Home Garden

How to Make Rafters for a Shed

Making rafters for a shed is a pretty straightforward and simple task. It requires only a couple of common tools, a few key dimensions and some very basic carpentry skills. If you can measure distances and use a circular saw, you can do this job yourself. Installing rafters may require help, but laying them out and cutting them can be done by one person. The key decision is the type of shed roof. A basic shed roof that slants only one direction is simplest, but a gable with a peak and slopes on both sides is most common.

Things You'll Need

  • Tape measure
  • 2-by-4-inch rafter boards
  • Framing square
  • Pencil
  • Circular saw
Show More

Instructions

    • 1

      Get the width and length of the shed. Measure the shed with a tape measure or use a building plan. The width determines the span of rafters from wall to wall; half that distance is the rafter run, the key dimension and the space each rafter must cover from peak to wall. The length will determine the number of rafters needed.

    • 2

      Decide on a pitch or slope. If you're building a shed yourself, you can set your own pitch. Most shed roofs will be 4/12 or 5/12, sloping up 4 or 5 inches per foot from wall to peak. Use a low pitch for an average shed, a higher pitch for one that requires more inside space or is in an area of heavy snow accumulations.

    • 3

      Mark a pattern rafter with a 2-by-4-inch board longer than the run. A 10-foot wide shed will have a run of 5 feet, so start with an 8-foot board, which is a standard length. Put the point or heel of a framing square at the bottom of one end of the board, laid flat with the 4-inch face up. Align the pitch mark (4 in this example) on the thin tongue of the square and the 12-inch mark on the wide blade at the top of the board. That forms an angle along the tongue called the top or plumb cut.

    • 4

      Calculate the length of rafter needed from the top line of the table on the blade of the square, marked "length of common rafter per foot of run." Look under the pitch mark (4); it will show 12.65, so each rafter must be 12.65 inches for every foot of run.
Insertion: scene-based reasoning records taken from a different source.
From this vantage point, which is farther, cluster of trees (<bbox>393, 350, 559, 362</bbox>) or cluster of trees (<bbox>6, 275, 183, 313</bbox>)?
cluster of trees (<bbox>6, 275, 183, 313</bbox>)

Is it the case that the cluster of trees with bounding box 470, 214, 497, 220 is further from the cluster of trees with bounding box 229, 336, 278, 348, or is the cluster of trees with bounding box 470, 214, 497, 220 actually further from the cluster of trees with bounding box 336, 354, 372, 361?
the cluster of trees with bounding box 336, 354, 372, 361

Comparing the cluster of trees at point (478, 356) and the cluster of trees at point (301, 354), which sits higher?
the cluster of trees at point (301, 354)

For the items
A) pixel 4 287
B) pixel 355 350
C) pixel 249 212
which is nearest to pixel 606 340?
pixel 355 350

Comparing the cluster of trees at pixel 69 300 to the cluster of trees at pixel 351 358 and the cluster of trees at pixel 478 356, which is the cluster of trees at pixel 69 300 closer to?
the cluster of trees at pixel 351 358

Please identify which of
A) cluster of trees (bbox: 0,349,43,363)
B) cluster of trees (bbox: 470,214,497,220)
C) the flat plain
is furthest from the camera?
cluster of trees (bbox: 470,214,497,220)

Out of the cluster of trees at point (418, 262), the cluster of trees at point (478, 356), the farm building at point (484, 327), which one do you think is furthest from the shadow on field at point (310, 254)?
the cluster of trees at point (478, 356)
Multiply that by the run -- for a 5-foot run that equals 63.25, meaning a rafter must be 63 1/4 inches from the peak to the wall.

    • 5

      Measure that length on the bottom of the board from the bottom of the plumb cut and mark the spot. Measure 1-inch up into the board at that point, then measure 3 1/2 inches from the first point back toward the plumb cut. Draw a line between the two marks to make a triangle for a notch, called a birdsmouth, to fit exactly over the cap board on the wall.

    • 6

      Add any length desired for an overhang or eave on the sides of the shed, typically 12 inches. That makes the total rafter length 75.5 inches. Now make a decision. If you want a ridge board atop the rafters to make a peak, go back to the plumb cut and take off another 3/4-inch to make space for the ridge. If you just want the rafters to join for a peak, use metal gusset plates to secure them at the top and add collar ties, 2-by-4 horizontal braces between the two rafters just below the peak.

    • 7

      Cut all the angles on the pattern with a circular saw. Put the pattern on the wall cap to make sure the birdsmouth is tight and the plumb cut is at the center of the roof. Use that rafter as a pattern for all others. Divide the length of the shed in feet by two to get the number of rafters needed; for a typical 12-foot-long roof that would be six pairs of rafters plus a set for the far end.